Les installations nécessaires à l’instruction ont été préparées à Otamura, près de Yokohama. Le lendemain de l’arrivée, le ministre emmène les militaires visiter la caserne où seront instruits les élèves et où ils seront logés. Deux pavillons ont été construits pour eux à l’intérieur de la caserne. Les journées sui vantes se passent en visites et entrevues avec les officiers et fonctionnaires japonais. Le premier constat du chef de mission est préoccupant :

Les Japonais ont emprunté successivement dans le courant de ces dernières années quelques éléments d’instruction aux Hollandais, aux Anglais et aux Français. Le détachement de fusiliers marins, qui est débarqué ici, leur a fourni quelques instructeurs. Ils ont fait ces emprunts sans grand discernement et sont peut-être aujourd’hui moins avancés qu’au début. En ce moment, ils veulent tout faire à la française, mais en mettant ces bonnes dispositions à profit, il sera prudent je pense de ne proposer en fait de réformes que celles qui leur seront nécessaires ou utiles et de leur faire comprendre que les uniformes ne suffisent pas pour faire une armée.
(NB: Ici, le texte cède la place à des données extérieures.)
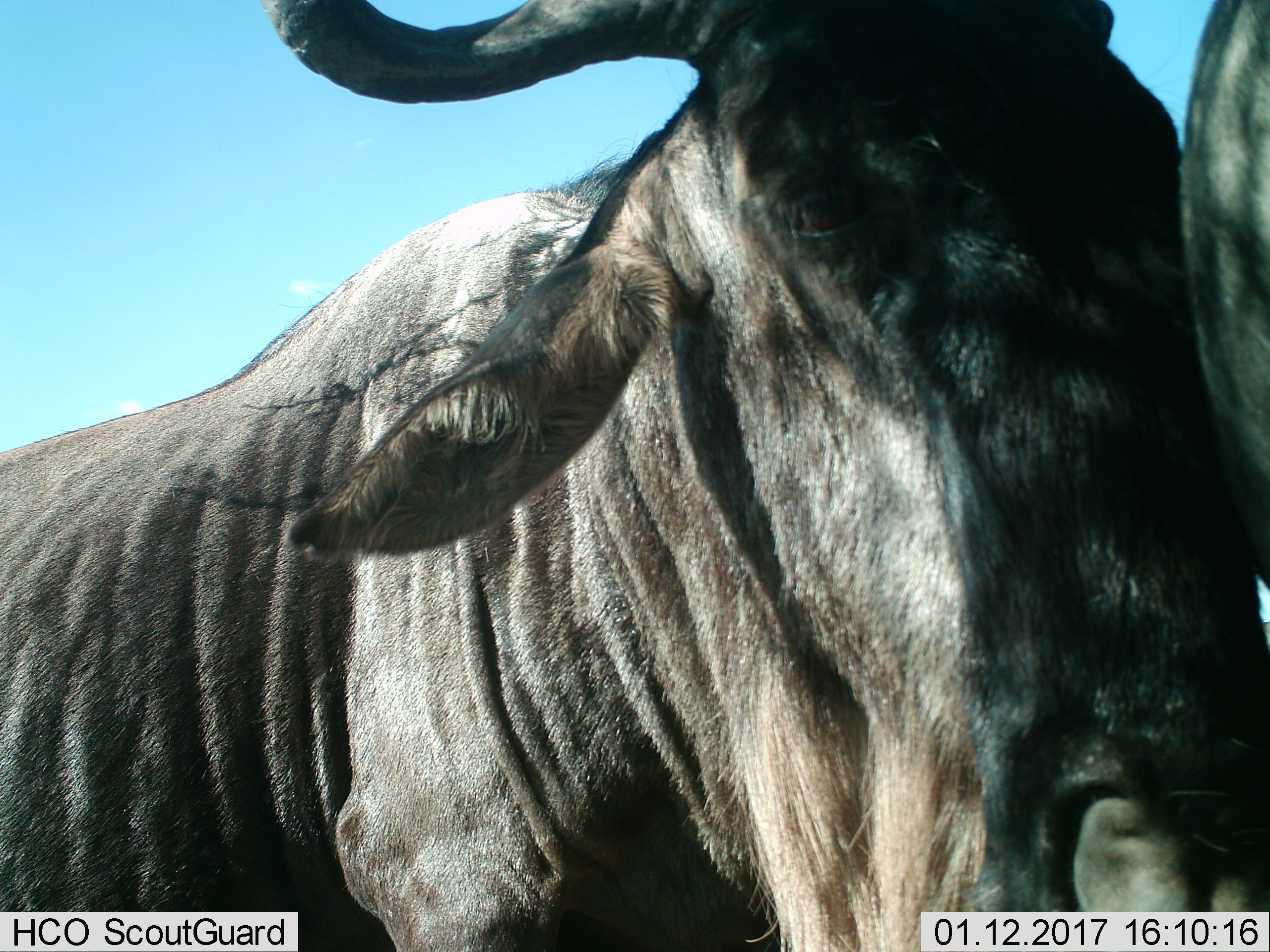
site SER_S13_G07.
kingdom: Animalia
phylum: Chordata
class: Mammalia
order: Artiodactyla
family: Bovidae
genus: Connochaetes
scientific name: Connochaetes taurinus taurinus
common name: blue wildebeest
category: wildebeestblue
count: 1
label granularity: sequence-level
Cette analyse pessimiste est d’ailleurs partagée par Roches qui écrit :

Le Japon n’a ni armée ni marine. La paix régnait à l’extérieur et à l’intérieur depuis plus de 200 ans, quand l’admission des étrangers a provoqué la crise d’où ce pays sortira transformé ou ruiné.

[…] On ne peut donner le nom de marine aux quelques vapeurs d’occasion que le commerce a chèrement vendu aux Japonais pas plus que le nom d’armée aux bandes inexercées dont se sert encore le Taïcoun.

La tâche est immense : il faut assurer la formation des officiers et entraîner les troupes existantes avec des méthodes occidentales. Un effort tout particulier est donc prévu pour créer des établissements militaires dans la capitale. L’amélioration de l’armée passe enfin par la mise en place d’un recrutement régulier, gage d’un corps de bataille cohérent, permanent, au niveau d’entraînement homogène. Ces réformes, une fois acceptées par le Shogun, doivent être le prélude à la mise en place d’une administration militaire inspirée du modèle français.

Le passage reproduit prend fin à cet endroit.